Stated problem
Rewrite all of the items below, switching "ocean water" to "seawater" and changing nothing else. Leave the pictures out of your answer.

(Spatial relation data)
********************

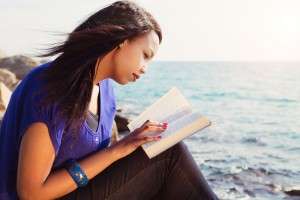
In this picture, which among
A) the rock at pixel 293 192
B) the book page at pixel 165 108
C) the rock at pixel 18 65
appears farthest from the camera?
the rock at pixel 18 65

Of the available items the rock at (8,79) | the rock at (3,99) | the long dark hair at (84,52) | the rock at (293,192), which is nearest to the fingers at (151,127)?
the long dark hair at (84,52)

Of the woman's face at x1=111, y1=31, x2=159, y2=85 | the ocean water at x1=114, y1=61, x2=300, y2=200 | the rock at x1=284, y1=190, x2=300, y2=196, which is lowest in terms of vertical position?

********************

Correct response
In this picture, which among
A) the rock at pixel 293 192
B) the book page at pixel 165 108
C) the rock at pixel 18 65
appears farthest from the camera?
the rock at pixel 18 65

Of the available items the rock at (8,79) | the rock at (3,99) | the long dark hair at (84,52) | the rock at (293,192), which is nearest to the fingers at (151,127)?
the long dark hair at (84,52)

Of the woman's face at x1=111, y1=31, x2=159, y2=85 | the seawater at x1=114, y1=61, x2=300, y2=200 | the rock at x1=284, y1=190, x2=300, y2=196, which is lowest in terms of vertical position?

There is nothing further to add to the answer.